In vehicle installation data, February domestic power battery installations were 26.3 GWh, down 37.4% MoM and 24.6% YoY. January-February total installations were 68.3 GWh, down 7.2% YoY. Among these, ternary batteries accounted for 15.1 GWh (22.1%), with a slight increase of 0.6%; LFP batteries totaled 53.3 GWh (77.9%), down 9.2%. February’s auto production and sales data showed significant declines due to seasonal factors, tax policy adjustments, and consumer hesitation. However, recent weekly data from some automakers show improvement, with the average energy per vehicle significantly increasing, partially offsetting sales fluctuations. According to CABIA, in February, the average energy per new energy vehicle was 75.9 kWh, up 27.5% MoM and 52.6% YoY. For pure electric passenger cars and plug-in hybrid electric vehicles, the averages were 68.6 kWh and 39.0 kWh, respectively, with MoM increases of 8.0% and 12.8%, and YoY increases of 28.5% and 57.6%. January-February, the average energy per vehicle was 64.9 kWh, up 32.3% YoY.
Energy storage demand continues to surge, becoming the core driver of lithium demand growth. Globally, nearly 100% of energy storage batteries are compatible with LFP. New scenarios such as AI data centers, grid reform, and power marketization are continuously boosting demand. Coupled with overseas energy pressures caused by the US-Iran conflict, European household storage demand is rising, further amplifying storage sector growth. Export tax rebate policy adjustments have also driven a “rush for exports,” with some companies accelerating production to fulfill overseas orders. Downstream material manufacturers maintain rigid procurement; some large firms actively replenish inventories, showing demand resilience.

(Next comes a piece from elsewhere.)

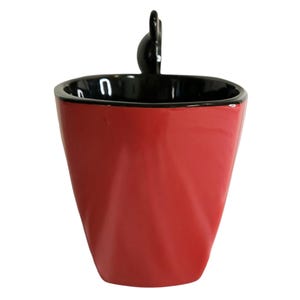 May include: A glossy red ceramic mug with a black interior and a black rim. The mug features a tapered, faceted body design and a small, black, rounded handle extending from the top edge, creating a distinct silhouette against a white background.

IV. Inventory: Total Inventory Drops to Low Levels, Structural Shift Occurs
On the inventory front, low inventory across the industry chain remains a key factor supporting lithium carbonate prices, with a continued trend of destocking. As of the week of March 13, 2026, domestic lithium carbonate social inventory had fallen to 98,900 tons, down 1,134 tons from late February. Inventory turnover days decreased to 27.8 days, below the industry safety line of 40 days. Upstream smelters’ inventory dropped by 2,090 tons to 16,300 tons, reaching the lowest in nearly three years, mainly due to active shipments and limited supply growth. Midstream traders are eager to receive goods post-holiday, but overall inventory has declined due to tight spot supply, mainly on a need-based rotation. Downstream cell and material manufacturers’ inventories increased by 5,626 tons to 45,600 tons, indicating inventory transfer from upstream and midstream to downstream terminals, with downstream replenishing on dips.
V. Summary: Supply Still Disrupted, Demand Resilience Evident
Currently, the fundamentals of lithium carbonate show a pattern of “limited supply growth, steady demand recovery, and low inventory levels,” with multiple factors supporting prices. On the supply side, domestic Jiangxi mica mine resumption is delayed; Zimbabwe’s export suspension causes short-term supply tightness, with recovery timelines uncertain. On the demand side, LFP operation rates and output are steadily rising, power battery stocking demand is increasing, and energy storage demand continues to explode, driven by dual forces. Inventory across the industry chain remains at historic lows, with ongoing replenishment needs providing price support. Cost factors, including rising global processing and raw material costs, further support prices. Overall, lithium carbonate fundamentals remain strong, with short-term supply tightness and demand recovery dominating market trends. For reference only.